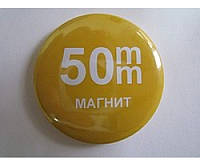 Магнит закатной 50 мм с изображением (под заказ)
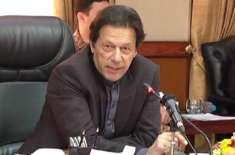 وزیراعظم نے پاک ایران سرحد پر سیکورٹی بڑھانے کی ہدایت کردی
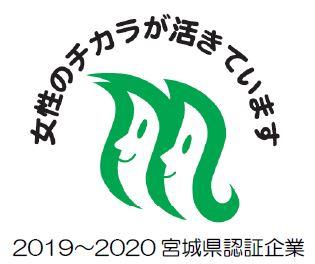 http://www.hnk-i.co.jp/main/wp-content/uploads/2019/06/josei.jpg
* * *
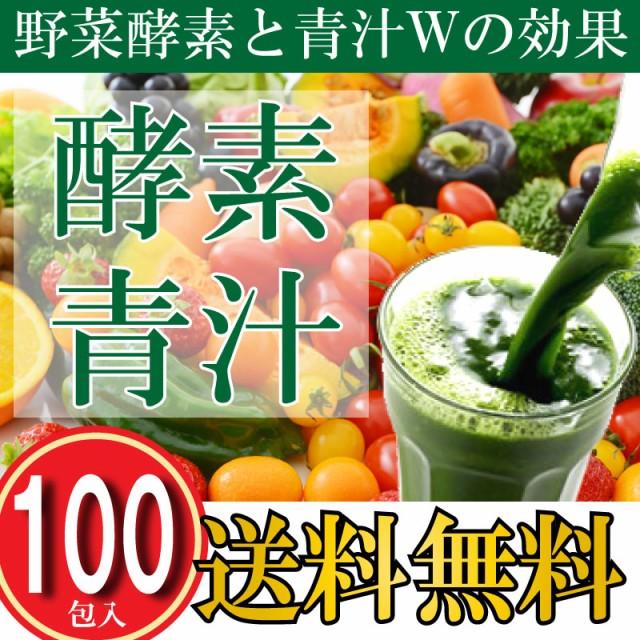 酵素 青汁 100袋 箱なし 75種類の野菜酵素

◆ **WHAT IS BEING ASKED**
Both the line above containing "وزیراعظم نے پاک" and the line containing "http://www.hnk-i.co.jp/main/wp-content/uploads/2019/06/josei.jpg" belong in the copy, along with every line between them; print these exactly and omit the pictures.

◆ **SOLUTION BELOW**
 وزیراعظم نے پاک ایران سرحد پر سیکورٹی بڑھانے کی ہدایت کردی
 http://www.hnk-i.co.jp/main/wp-content/uploads/2019/06/josei.jpg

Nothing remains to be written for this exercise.